The first time I met David Hughes was at the Sacred Music Colloquium and he was fresh out of college and totally dedicated to music in general and sacred music in particular. In the years that have followed, he has emerged as a giant in this world. As head of music at St. Mary’s, Norwalk, he is setting a standard for excellence in liturgical art, with a program that is broad and deep. He directs a large childrens’ choir, a professional choir, an adult choir, and plays the organ at most all Masses. Just to look at the weekly lineup takes one’s breath away.
It was my great pleasure to join him for dinner last night in New York, and it is just a joy to hear his comments on every aspect of music and liturgy, and the life of Church musician. He has a striking humility given his explosive talent. His knowledge expands way beyond music to encompass history, philosophy, and theology. His is very widely read and constantly curious. He also takes his Catholic faith very seriously.
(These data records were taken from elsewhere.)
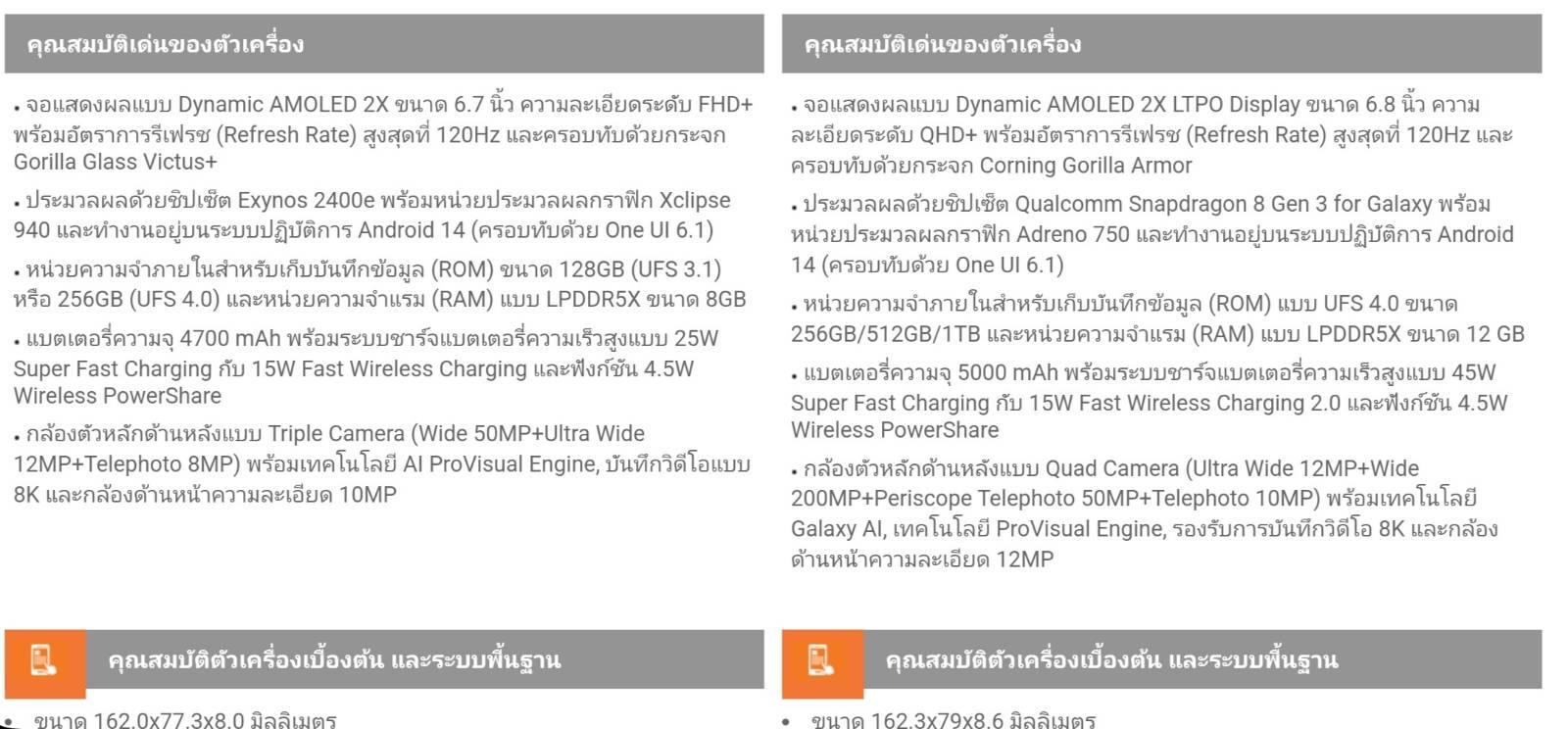 คุณสมบัติเด่นของตัวเครื่อง

• จอแสดงผลแบบ Dynamic AMOLED 2X ขนาด 6.7 นิ้ว ความละเอียดระดับ FHD+ พร้อมอัตราการรีเฟรช (Refresh Rate) สูงสุดที่ 120Hz และครอบทับด้วยกระจก Gorilla Glass Victus+

• ประมวลผลด้วยชิปเซ็ต Exynos 2400e พร้อมหน่วยประมวลผลกราฟิก Xclipse 940 และทำงานอยู่บนระบบปฏิบัติการ Android 14 (ครอบทับด้วย One UI 6.1)

• หน่วยความจำภายในสำหรับเก็บบันทึกข้อมูล (ROM) ขนาด 128GB (UFS 3.1) หรือ 256GB (UFS 4.0) และหน่วยความจำแรม (RAM) แบบ LPDDR5X ขนาด 8GB

• แบตเตอรี่ความจุ 4700 mAh พร้อมระบบชาร์จแบตเตอรี่ความเร็วสูงแบบ 25W Super Fast Charging กับ 15W Fast Wireless Charging และฟังก์ชัน 4.5W Wireless PowerShare

• กล้องตัวหลักด้านหลังแบบ Triple Camera (Wide 50MP+Ultra Wide 12MP+Telephoto 8MP) พร้อมเทคโนโลยี AI ProVisual Engine, บันทึกวิดีโอแบบ 8K และกล้องด้านหน้าความละเอียด 10MP

คุณสมบัติตัวเครื่องเบื้องต้น และระบบพื้นฐาน

• ขนาด 162.0x77.3x8.0 มิลลิเมตร

คุณสมบัติเด่นของตัวเครื่อง

• จอแสดงผลแบบ Dynamic AMOLED 2X LTPO Display ขนาด 6.8 นิ้ว ความละเอียดระดับ QHD+ พร้อมอัตราการรีเฟรช (Refresh Rate) สูงสุดที่ 120Hz และครอบทับด้วยกระจก Corning Gorilla Armor

• ประมวลผลด้วยชิปเซ็ต Qualcomm Snapdragon 8 Gen 3 for Galaxy พร้อมหน่วยประมวลผลกราฟิก Adreno 750 และทำงานอยู่บนระบบปฏิบัติการ Android 14 (ครอบทับด้วย One UI 6.1)

• หน่วยความจำภายในสำหรับเก็บบันทึกข้อมูล (ROM) แบบ UFS 4.0 ขนาด 256GB/512GB/1TB และหน่วยความจำแรม (RAM) แบบ LPDDR5X ขนาด 12 GB

• แบตเตอรี่ความจุ 5000 mAh พร้อมระบบชาร์จแบตเตอรี่ความเร็วสูงแบบ 45W Super Fast Charging กับ 15W Fast Wireless Charging 2.0 และฟังก์ชัน 4.5W Wireless PowerShare

• กล้องตัวหลักด้านหลังแบบ Quad Camera (Ultra Wide 12MP+Wide 200MP+Periscope Telephoto 50MP+Telephoto 10MP) พร้อมเทคโนโลยี Galaxy AI, เทคโนโลยี ProVisual Engine, รองรับการบันทึกวิดีโอ 8K และกล้องด้านหน้าความละเอียด 12MP

คุณสมบัติตัวเครื่องเบื้องต้น และระบบพื้นฐาน

• ขนาด 162.3x79x8.6 มิลลิเมตร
Last night, he talked at length about some early Mass from the 13th and 14th centuries that I had never heard of but he has actually used in liturgy in his parish. He describes what it is like to sing at 5-minute Amen in the Gloria and the effect of such an elaborate thing in a regular parish program (fantastic success!). He describes what it is like to explore all the new chants each week with singers who had never sung chant before a year ago, and how much all his volunteers treasure their copies of the Gregorian Missal. He is particularly eloquent in describing the effects of the chant on the lives and outlooks of the children in his choirs.
He has really been the driving force behind an incredible program, a parish that serves as living proof of the extraordinary things that can happen anywhere with the right leadership and the right ideals. The CMAA is honor to have him as a chant conductor at the Sacred Music Colloquium.